= Israeli antisemitic cartoons contest =

Graphic arts contest

The Israeli Anti-Semitic Cartoons Contest (Hebrew: תחרות קריקטורות אנטישמיות ישראלית) was a cartoon contest initiated by two Israeli artists in response to the Muhammad cartoons controversy and the subsequent Holocaust cartoon competition by the Iranian newspaper Hamshahri. Illustrator Amitai Sandy announced the contest on the website of his Tel Aviv-based graphic arts company on February 14, 2006, stating, "We'll show the world we can do the best, sharpest, most offensive Jew hating cartoons ever published! No Iranian will beat us on our home turf!"

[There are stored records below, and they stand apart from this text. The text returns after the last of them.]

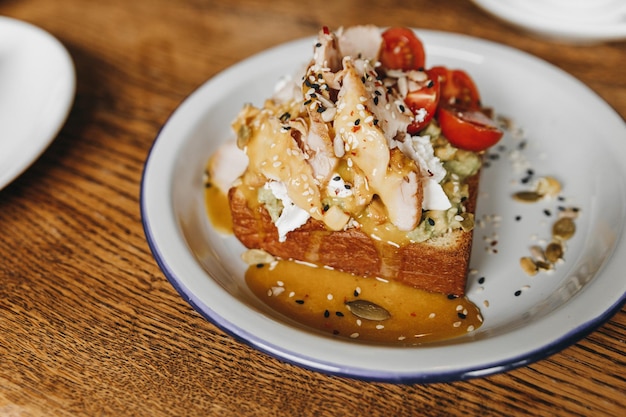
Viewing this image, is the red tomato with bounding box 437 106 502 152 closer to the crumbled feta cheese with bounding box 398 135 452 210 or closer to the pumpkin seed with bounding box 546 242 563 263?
the crumbled feta cheese with bounding box 398 135 452 210

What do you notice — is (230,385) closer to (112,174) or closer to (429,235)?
(429,235)

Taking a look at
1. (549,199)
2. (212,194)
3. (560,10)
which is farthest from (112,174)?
(560,10)

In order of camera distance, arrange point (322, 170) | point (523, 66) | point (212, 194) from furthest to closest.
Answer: point (523, 66)
point (212, 194)
point (322, 170)

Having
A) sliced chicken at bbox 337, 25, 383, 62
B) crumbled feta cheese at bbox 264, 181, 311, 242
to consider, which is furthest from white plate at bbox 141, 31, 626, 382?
sliced chicken at bbox 337, 25, 383, 62

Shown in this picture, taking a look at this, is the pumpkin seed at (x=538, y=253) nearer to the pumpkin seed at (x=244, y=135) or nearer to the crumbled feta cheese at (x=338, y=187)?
the crumbled feta cheese at (x=338, y=187)

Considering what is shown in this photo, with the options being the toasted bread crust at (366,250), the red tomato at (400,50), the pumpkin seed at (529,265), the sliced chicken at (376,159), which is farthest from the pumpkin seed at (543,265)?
the red tomato at (400,50)

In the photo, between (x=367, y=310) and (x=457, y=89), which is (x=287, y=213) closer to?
(x=367, y=310)
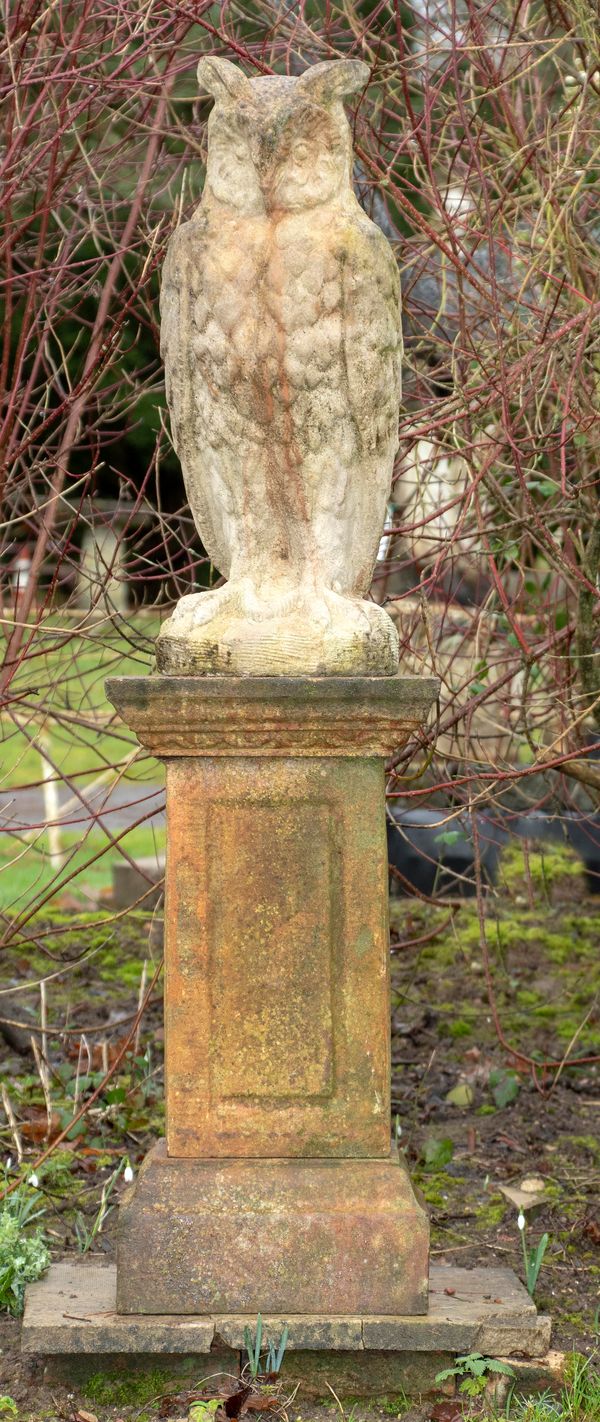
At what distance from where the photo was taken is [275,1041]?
140 inches

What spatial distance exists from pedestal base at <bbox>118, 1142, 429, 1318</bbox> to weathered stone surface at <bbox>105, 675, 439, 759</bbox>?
1041 mm

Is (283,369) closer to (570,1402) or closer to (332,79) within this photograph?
(332,79)

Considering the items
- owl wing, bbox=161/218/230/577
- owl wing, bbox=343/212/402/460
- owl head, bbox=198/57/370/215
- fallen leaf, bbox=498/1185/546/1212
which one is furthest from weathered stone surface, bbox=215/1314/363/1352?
owl head, bbox=198/57/370/215

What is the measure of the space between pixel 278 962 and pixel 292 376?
136 centimetres

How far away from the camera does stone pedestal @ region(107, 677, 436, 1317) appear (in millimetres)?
3488

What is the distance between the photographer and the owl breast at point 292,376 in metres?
3.42

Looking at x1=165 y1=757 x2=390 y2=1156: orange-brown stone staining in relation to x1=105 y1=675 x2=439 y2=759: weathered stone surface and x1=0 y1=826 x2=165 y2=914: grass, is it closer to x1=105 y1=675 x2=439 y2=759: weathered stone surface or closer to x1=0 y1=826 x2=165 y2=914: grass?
x1=105 y1=675 x2=439 y2=759: weathered stone surface

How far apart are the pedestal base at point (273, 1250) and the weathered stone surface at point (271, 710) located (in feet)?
3.41

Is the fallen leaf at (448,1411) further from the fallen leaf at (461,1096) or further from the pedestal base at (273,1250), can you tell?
the fallen leaf at (461,1096)

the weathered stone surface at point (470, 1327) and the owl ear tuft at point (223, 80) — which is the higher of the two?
the owl ear tuft at point (223, 80)

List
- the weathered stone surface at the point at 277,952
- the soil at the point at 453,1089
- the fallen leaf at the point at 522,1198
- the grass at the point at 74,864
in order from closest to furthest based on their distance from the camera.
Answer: the weathered stone surface at the point at 277,952, the soil at the point at 453,1089, the fallen leaf at the point at 522,1198, the grass at the point at 74,864

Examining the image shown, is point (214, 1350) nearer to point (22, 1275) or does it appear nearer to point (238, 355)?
point (22, 1275)

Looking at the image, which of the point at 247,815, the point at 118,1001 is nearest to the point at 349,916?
the point at 247,815

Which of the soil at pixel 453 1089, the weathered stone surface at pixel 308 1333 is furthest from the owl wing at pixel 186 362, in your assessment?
the weathered stone surface at pixel 308 1333
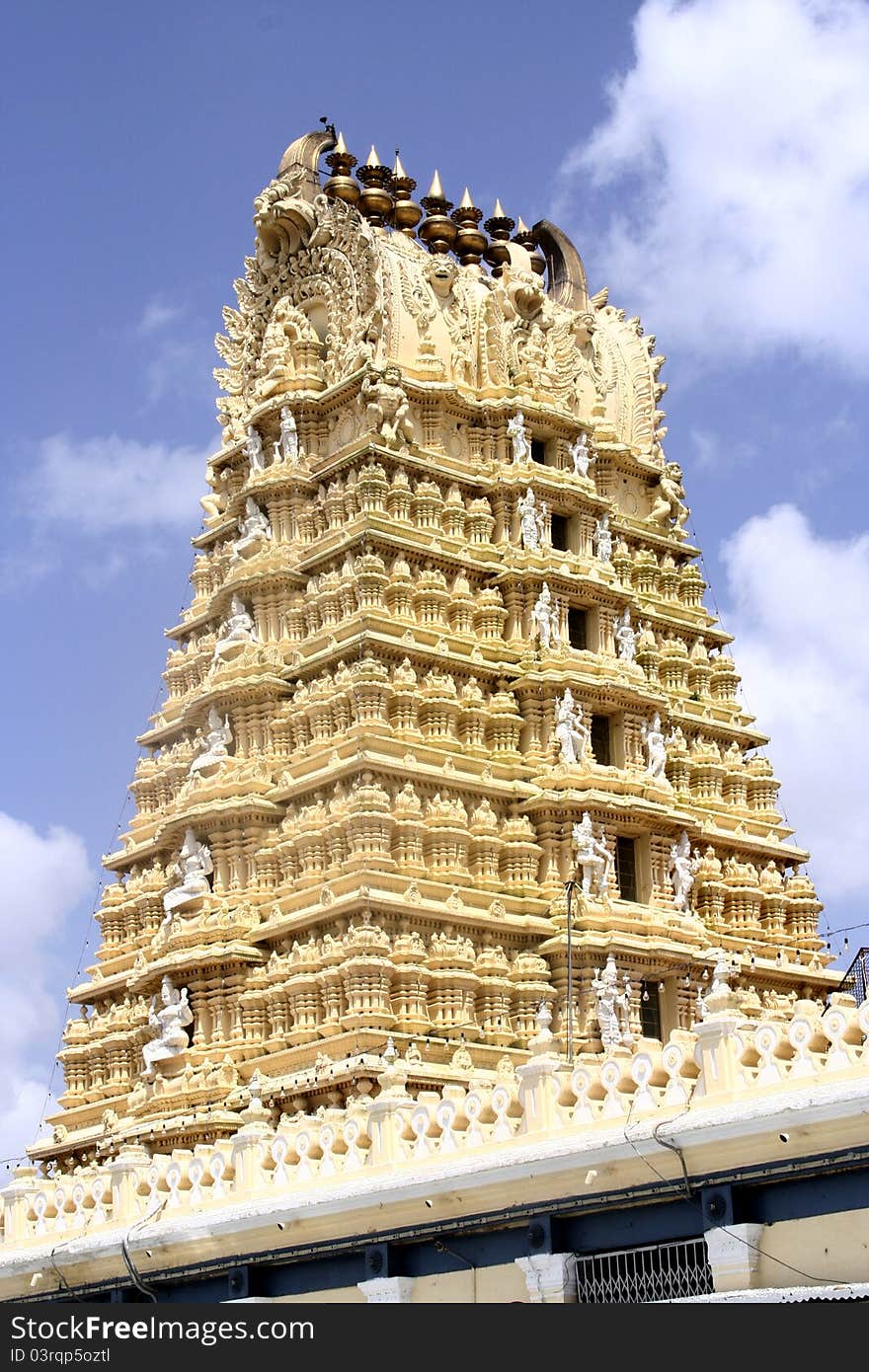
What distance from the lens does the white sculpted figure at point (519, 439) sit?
1965 inches

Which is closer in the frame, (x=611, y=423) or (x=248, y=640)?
(x=248, y=640)

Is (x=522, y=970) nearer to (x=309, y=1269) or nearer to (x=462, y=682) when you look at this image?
(x=462, y=682)

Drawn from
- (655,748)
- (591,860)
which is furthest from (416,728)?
(655,748)

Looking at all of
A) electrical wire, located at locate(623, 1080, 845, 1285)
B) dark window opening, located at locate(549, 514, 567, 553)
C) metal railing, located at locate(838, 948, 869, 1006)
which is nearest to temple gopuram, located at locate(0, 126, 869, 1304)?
dark window opening, located at locate(549, 514, 567, 553)

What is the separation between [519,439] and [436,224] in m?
10.3

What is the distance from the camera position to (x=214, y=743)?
46562 mm

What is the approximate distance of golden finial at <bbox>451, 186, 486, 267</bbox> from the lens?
57438 millimetres

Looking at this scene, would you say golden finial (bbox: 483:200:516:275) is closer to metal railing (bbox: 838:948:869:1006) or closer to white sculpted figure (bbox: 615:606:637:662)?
white sculpted figure (bbox: 615:606:637:662)

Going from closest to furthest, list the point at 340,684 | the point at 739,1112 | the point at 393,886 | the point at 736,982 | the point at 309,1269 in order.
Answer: the point at 739,1112
the point at 309,1269
the point at 393,886
the point at 340,684
the point at 736,982

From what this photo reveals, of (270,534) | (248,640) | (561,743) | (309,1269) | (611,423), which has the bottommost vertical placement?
(309,1269)

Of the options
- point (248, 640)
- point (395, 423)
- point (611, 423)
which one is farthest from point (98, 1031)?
point (611, 423)

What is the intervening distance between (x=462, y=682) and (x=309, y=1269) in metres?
22.6

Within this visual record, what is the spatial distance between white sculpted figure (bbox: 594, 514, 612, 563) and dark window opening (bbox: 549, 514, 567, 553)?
2.80ft

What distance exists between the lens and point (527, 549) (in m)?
48.4
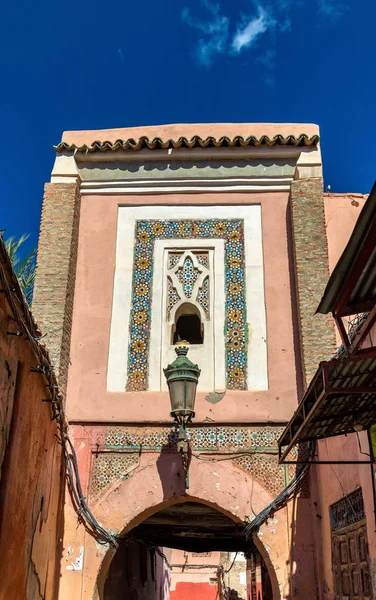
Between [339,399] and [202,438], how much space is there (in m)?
2.68

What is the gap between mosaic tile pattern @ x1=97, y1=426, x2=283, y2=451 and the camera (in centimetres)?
722

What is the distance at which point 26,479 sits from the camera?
573cm

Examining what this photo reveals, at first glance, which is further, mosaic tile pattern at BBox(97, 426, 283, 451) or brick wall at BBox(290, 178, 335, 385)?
brick wall at BBox(290, 178, 335, 385)

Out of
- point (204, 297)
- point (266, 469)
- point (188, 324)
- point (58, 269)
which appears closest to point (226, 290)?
point (204, 297)

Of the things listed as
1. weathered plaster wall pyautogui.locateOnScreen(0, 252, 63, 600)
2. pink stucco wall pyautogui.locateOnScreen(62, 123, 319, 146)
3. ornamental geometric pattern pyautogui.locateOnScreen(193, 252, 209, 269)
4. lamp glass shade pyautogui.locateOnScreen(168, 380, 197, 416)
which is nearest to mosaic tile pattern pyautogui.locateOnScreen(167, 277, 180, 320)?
ornamental geometric pattern pyautogui.locateOnScreen(193, 252, 209, 269)

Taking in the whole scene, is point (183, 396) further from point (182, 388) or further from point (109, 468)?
point (109, 468)

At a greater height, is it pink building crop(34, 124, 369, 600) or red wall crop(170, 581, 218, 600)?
pink building crop(34, 124, 369, 600)

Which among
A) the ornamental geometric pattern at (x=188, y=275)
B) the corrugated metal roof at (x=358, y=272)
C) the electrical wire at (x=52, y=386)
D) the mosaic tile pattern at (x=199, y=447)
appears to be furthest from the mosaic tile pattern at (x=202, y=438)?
the corrugated metal roof at (x=358, y=272)

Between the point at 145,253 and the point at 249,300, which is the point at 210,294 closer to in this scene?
the point at 249,300

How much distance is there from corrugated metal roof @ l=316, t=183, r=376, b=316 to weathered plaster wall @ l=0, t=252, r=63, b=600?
2414mm

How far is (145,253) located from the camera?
8.23 metres

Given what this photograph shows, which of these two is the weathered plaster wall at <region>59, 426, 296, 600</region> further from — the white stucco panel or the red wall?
the red wall

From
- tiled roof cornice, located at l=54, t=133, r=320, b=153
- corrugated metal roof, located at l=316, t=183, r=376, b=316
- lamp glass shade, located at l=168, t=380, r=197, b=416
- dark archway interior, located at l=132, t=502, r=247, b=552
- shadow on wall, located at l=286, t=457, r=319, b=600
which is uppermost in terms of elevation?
tiled roof cornice, located at l=54, t=133, r=320, b=153

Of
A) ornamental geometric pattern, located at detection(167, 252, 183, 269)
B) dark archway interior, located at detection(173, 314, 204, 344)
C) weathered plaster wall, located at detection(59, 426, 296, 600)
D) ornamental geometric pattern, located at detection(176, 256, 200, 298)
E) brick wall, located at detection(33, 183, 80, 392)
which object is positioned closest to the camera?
weathered plaster wall, located at detection(59, 426, 296, 600)
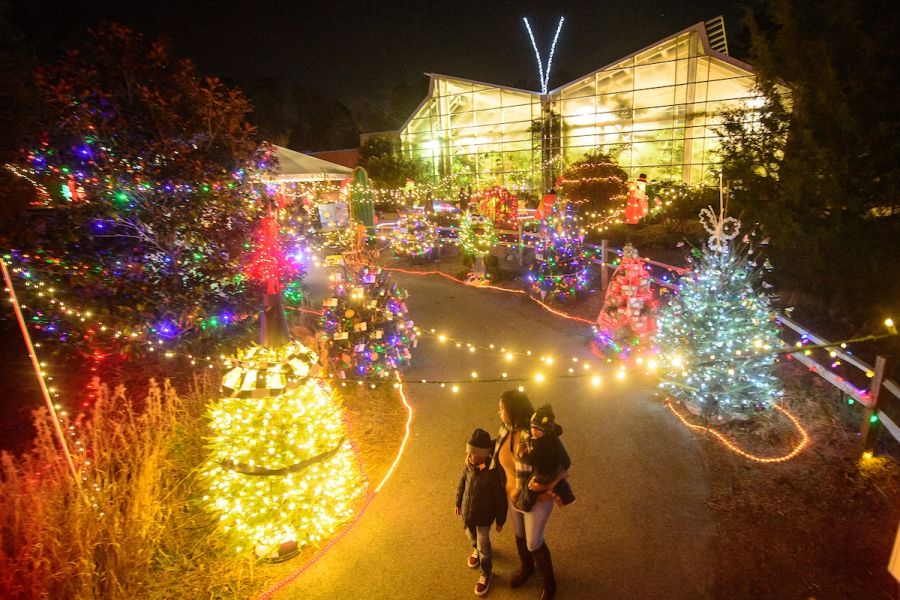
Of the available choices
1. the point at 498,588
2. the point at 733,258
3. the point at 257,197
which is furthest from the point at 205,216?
the point at 733,258

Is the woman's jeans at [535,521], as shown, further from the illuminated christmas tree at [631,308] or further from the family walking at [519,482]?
the illuminated christmas tree at [631,308]

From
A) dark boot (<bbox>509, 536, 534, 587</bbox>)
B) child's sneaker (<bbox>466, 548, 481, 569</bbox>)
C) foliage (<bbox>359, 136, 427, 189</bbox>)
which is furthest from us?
foliage (<bbox>359, 136, 427, 189</bbox>)

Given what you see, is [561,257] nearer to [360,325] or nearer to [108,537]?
[360,325]

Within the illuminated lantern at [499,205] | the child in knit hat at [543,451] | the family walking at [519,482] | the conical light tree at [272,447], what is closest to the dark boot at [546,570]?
the family walking at [519,482]

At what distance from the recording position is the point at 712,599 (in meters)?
3.49

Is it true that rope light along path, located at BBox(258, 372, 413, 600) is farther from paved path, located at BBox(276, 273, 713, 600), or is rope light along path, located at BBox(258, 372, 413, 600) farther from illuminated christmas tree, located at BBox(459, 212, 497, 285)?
illuminated christmas tree, located at BBox(459, 212, 497, 285)

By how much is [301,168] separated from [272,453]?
860 centimetres

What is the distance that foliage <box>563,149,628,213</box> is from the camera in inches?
610

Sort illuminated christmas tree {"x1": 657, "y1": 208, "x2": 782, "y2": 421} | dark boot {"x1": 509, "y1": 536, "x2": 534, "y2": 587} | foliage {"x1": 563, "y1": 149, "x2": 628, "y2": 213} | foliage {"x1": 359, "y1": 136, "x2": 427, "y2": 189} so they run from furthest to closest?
foliage {"x1": 359, "y1": 136, "x2": 427, "y2": 189} < foliage {"x1": 563, "y1": 149, "x2": 628, "y2": 213} < illuminated christmas tree {"x1": 657, "y1": 208, "x2": 782, "y2": 421} < dark boot {"x1": 509, "y1": 536, "x2": 534, "y2": 587}

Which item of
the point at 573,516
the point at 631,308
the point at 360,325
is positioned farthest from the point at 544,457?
the point at 631,308

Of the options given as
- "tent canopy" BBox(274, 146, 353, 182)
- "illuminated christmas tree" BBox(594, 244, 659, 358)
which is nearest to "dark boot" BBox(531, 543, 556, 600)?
"illuminated christmas tree" BBox(594, 244, 659, 358)

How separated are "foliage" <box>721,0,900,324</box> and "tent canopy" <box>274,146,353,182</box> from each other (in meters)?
9.25

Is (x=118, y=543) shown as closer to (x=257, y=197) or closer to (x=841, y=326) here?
(x=257, y=197)

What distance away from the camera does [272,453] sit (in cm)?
377
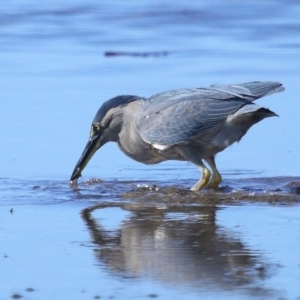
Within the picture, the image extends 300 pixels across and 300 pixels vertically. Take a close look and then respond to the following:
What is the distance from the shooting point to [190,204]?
25.6ft

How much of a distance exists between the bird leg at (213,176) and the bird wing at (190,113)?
0.36 metres

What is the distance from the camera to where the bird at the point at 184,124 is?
27.6ft

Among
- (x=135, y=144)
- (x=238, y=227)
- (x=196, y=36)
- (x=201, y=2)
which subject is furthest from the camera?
(x=201, y=2)

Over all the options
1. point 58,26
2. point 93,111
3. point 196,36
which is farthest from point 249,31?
point 93,111

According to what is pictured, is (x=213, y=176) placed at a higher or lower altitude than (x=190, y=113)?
lower

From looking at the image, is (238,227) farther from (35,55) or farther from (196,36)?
(196,36)

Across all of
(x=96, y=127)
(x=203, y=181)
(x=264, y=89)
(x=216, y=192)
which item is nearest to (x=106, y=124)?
(x=96, y=127)

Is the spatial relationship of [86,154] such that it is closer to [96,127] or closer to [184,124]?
[96,127]

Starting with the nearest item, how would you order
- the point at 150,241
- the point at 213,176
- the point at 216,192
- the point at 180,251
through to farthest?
1. the point at 180,251
2. the point at 150,241
3. the point at 216,192
4. the point at 213,176

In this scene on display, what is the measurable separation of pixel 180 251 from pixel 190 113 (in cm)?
234

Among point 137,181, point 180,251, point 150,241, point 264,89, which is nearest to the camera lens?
point 180,251

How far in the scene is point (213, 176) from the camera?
8.68 m

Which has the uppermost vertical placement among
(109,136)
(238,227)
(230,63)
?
(230,63)

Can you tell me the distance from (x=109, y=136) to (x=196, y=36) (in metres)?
7.66
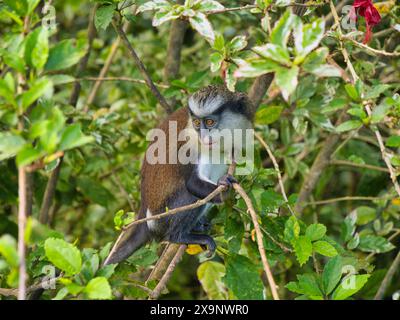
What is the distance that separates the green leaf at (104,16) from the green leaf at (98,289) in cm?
138

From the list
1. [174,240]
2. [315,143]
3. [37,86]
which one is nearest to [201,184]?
[174,240]

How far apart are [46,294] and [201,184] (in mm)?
1075

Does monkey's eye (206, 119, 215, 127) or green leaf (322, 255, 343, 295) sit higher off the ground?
monkey's eye (206, 119, 215, 127)

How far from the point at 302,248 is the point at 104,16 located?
4.60ft

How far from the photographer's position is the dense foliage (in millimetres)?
1985

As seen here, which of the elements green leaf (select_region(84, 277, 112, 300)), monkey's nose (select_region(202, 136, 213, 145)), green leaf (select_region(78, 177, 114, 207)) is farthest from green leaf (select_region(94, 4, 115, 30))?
green leaf (select_region(78, 177, 114, 207))

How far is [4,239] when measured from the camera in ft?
5.58

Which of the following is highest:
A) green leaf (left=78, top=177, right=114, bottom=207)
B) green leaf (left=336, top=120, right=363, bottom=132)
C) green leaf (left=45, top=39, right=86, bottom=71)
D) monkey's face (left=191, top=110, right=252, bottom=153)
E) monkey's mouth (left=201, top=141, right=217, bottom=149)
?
green leaf (left=78, top=177, right=114, bottom=207)

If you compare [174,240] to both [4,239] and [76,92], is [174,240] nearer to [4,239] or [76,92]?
[76,92]

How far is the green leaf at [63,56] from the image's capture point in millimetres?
1977

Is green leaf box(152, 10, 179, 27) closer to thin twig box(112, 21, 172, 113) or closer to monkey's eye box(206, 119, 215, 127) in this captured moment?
thin twig box(112, 21, 172, 113)

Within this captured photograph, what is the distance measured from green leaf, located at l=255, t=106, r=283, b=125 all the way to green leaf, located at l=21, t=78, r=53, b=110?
2.04 metres

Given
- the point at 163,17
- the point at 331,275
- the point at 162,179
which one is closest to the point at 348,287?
the point at 331,275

The Jerusalem Post reported Sandy as saying that his intention was to challenge bigotry by using humour. According to Haaretz, within three days of the announcement of the contest, Sandy was interviewed by more than thirty daily newspapers, as well as two television channels and a radio program broadcast on 450 local stations in the United States.

On April 6, 2006, the winner was announced on the contest homepage: "Fiddler on the Roof". It depicted a fiddler on the Brooklyn Bridge during the September 11 attacks on the World Trade Center.

Other common themes through the cartoons included world domination, the myth of Jews having horns, the Holocaust (and its denial), and the blood libel, all of which were familiar staples or topics of antisemitism. Many of those staples were canards as well.